A: Most states have laws governing when, for what reason, and with how much notice a landlord may enter a tenant’s home. Entry to show the property to prospective buyers is always on the list of permitted reasons. As a general rule, as much as you might not like it, if your landlord is planning on following your state’s access rules, there’s not much you can do.
But wait. Your condition may qualify you as a person with a disability as that term is understood by the Fair Housing Amendments Act. Do you have a physical or mental condition that substantially limits one or more major life activities? If so, the owners are legally bound to adjust their business practices — including showing a home to potential buyers — so that you can live safely and comfortably in your rented home. This accommodation should mean at the minimum a willingness to work with you to minimize the disruptions caused by showing the property.
You may also be entitled to leave the rental without responsibility for future rent, i.e., to legally break the lease. That’s because, if you’re legally disabled, you can expect the landlord to accommodate a reasonable request that he vary his policy of holding you to the terms of the lease — specifically, its end date. Ironically, allowing you to "safely and comfortably live in the rental" requires, in this instance, letting you leave. The variation, called an accommodation, would be to allow you to terminate your lease without financial liability.
§ §
TASK LIST.
1. Do these statements agree with the passage on landlord entry? Answer yes or no for each, quoting the deciding words. (a) Showing the property to prospective buyers is always among the permitted reasons for entry. (b) Owners must stop showing the home entirely for a tenant with a qualifying disability. (c) A legally disabled tenant may be allowed to end the lease without financial liability.
2. Please extend the passage on landlord entry, starting after its final sentence.
The material after this point is separate from the passage on landlord entry.
§ §
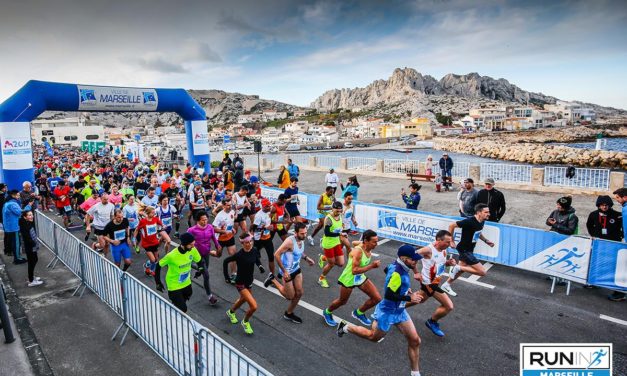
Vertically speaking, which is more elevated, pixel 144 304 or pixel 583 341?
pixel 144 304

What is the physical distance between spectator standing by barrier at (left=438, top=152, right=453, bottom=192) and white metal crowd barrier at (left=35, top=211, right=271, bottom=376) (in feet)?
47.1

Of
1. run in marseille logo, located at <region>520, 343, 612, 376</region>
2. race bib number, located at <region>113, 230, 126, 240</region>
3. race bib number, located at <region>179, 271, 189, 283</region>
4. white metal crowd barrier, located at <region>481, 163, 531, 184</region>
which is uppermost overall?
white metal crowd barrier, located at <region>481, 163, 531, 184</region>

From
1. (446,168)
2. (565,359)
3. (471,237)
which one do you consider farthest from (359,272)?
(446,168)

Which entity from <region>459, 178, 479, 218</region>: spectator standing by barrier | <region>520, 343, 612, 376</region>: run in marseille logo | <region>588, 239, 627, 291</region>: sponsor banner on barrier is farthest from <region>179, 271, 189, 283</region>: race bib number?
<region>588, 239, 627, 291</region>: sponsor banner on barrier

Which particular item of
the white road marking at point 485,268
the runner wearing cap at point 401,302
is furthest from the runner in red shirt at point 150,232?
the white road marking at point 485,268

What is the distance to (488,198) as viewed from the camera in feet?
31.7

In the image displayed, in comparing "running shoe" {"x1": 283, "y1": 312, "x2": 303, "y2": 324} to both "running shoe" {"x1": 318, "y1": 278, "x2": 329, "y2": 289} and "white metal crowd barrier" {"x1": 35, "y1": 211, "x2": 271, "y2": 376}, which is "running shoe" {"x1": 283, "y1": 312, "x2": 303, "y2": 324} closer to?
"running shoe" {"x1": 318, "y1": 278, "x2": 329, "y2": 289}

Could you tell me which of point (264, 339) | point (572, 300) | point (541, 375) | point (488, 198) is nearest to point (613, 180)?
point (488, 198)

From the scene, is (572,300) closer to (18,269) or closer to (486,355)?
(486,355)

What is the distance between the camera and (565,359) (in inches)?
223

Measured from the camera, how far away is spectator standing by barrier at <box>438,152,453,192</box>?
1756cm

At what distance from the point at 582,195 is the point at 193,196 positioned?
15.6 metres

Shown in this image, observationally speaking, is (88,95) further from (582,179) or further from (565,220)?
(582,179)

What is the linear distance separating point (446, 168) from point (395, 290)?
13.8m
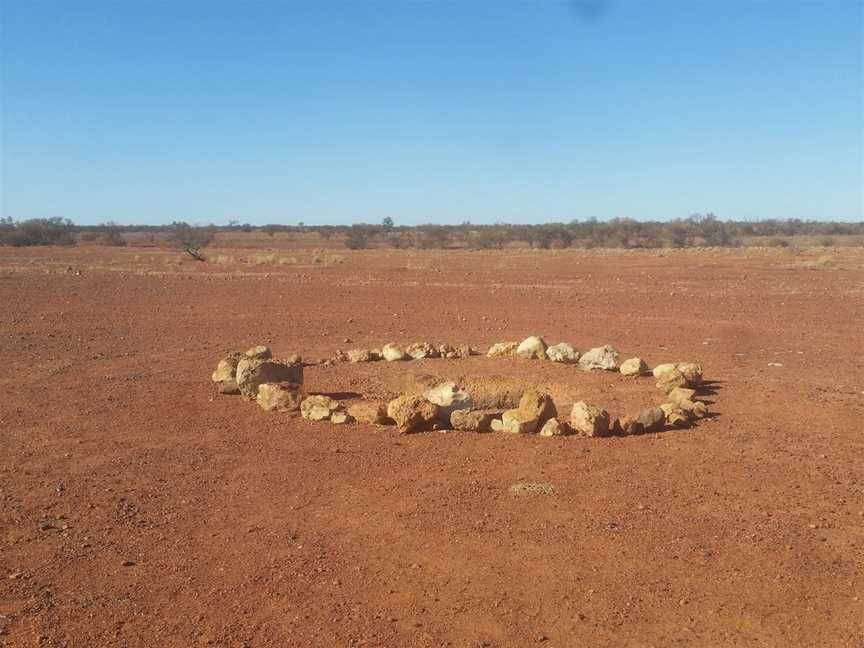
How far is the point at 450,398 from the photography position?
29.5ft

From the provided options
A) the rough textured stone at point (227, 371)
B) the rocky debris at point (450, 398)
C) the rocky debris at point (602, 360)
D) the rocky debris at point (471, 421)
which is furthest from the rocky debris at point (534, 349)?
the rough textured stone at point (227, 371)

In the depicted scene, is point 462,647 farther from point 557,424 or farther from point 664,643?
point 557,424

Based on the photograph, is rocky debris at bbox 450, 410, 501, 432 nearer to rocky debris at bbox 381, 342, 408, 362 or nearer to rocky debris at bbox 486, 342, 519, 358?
§ §
ANSWERS FOR THIS EXERCISE.
1.
(a) Yes: "Entry to show the property to prospective buyers is always on the list of permitted reasons."
(b) No: "This accommodation should mean at the minimum a willingness to work with you to minimize the disruptions caused by showing the property."
(c) Yes: "The variation, called an accommodation, would be to allow you to terminate your lease without financial liability."

2.
Q: I rent out a small commercial space, and questions have arisen as to who has responsibility to replace fluorescent light tubes, maintain toilets in working order, and replace high-efficiency filters in the heating/air conditioning system. We have a standard written lease but it doesn’t get down to that level of detail. Can you suggest who is responsible? –Bob D.
A: To be blunt, the person responsible for this problem is the one who chose the "standard written lease," which was undoubtedly you. This lease, which you probably purchased online for a few bucks, was woefully inadequate. Doubtless full of legalese, it skipped the part about everyday repairs and maintenance, and probably more issues, too.
Now you find yourself with no guidance, and it’s unlikely you’ll find it in the law. Were this a residential rental, you could look to your state’s laws on upkeep and habitability, and would probably learn that landlords are responsible for upkeep that’s necessary to keep the rental safe and habitable. Tenants normally perform minor upkeep (light bulbs, minor plumbing, and filters). But in a commercial rental, it’s up for grabs. That’s because legislators have decided that when the transaction is "B2B" (between businesses), the parties are likely to have equal bargaining strength and sophistication, and should be allowed to craft their own deal.
By contrast, residential renting often involves a substantial imbalance of power and sophistication, and concerns a basic and important human need (housing). So, legislators decide who does what; the law is less likely to set the ground rules when the fight is over the look of a shop or the cost to fix a company’s sign.
You and your tenant will just have to work it out. Next time, look for a more robust lease, or consult either a good self-help legal resource or a lawyer. Heed the real estate lawyer’s mantra: The best lease is one that leaves you with no surprises.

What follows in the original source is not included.